[WORK REQUEST A]
Please set down the passage on cordon sanitaire measures word for word, starting with "The U.S. legal" and going on through "be extremely difficult.".
[WORK REQUEST B]
In the passage on cordon sanitaire measures, what share of the Canadians in Upshur's study likened violating a quarantine order to manslaughter?

[DOCUMENT EXTRACT]
============

Complicating the situation, it may simply be difficult to know at this point whether restrictive measures like a cordon sanitaire will actually be effective in all places and situations. "I think there is virtually no empirical evidence, in the sense of rigorous evaluative data on anything of this scale," Ross Upshur, an epidemiologist at the Dalla Lana School of Public Health at the University of Toronto, wrote in an email to Undark. "Most of the uses of cordon sanitaire like this were in the pre-epidemiological era. The only data we have is the WHO China report."
Such measures, Upshur wrote, are certainly "symbolically effective." And community commitment to restrictions may vary from place to place. In one study, Upshur and colleagues asked Canadians whether violating a quarantine order was most comparable to parking in a no-parking zone, speeding, assault, or manslaughter. Half of them said manslaughter. "I know when I presented these results in the U.S. my American colleagues were of the view that things would be much different."
The U.S. legal system would also present significant obstacles to certain restrictions and some experts have questioned whether a cordon sanitaire, like that in China or Italy, would even be feasible. In an essay at Health Affairs published last week, the influential Georgetown University health law scholar Lawrence Gostin laid out a thorough case for why locking down entire regions would be extremely difficult.
That kind of measure, he argued, could trample some constitutional protections, make it difficult to get essential supplies to large populations, and inspire fear in ways that actually make it harder to track and respond to the pandemic. "The first rule of public health is to gain the public's trust," Gostin wrote. "If draconian measures were on the table in the U.S., we could lose any semblance of public cooperation."

============

[EXCERPTED DATA]
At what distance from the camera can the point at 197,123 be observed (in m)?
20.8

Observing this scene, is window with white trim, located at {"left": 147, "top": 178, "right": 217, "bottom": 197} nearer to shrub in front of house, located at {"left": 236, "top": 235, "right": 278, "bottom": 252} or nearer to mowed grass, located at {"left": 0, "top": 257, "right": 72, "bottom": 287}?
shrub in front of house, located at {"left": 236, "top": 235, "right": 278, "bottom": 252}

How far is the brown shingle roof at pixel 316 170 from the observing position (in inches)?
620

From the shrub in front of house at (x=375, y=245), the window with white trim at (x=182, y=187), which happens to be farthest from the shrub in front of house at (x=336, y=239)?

============

[TASK RESPONSE A]
The U.S. legal system would also present significant obstacles to certain restrictions and some experts have questioned whether a cordon sanitaire, like that in China or Italy, would even be feasible. In an essay at Health Affairs published last week, the influential Georgetown University health law scholar Lawrence Gostin laid out a thorough case for why locking down entire regions would be extremely difficult.

[TASK RESPONSE B]
Half of them.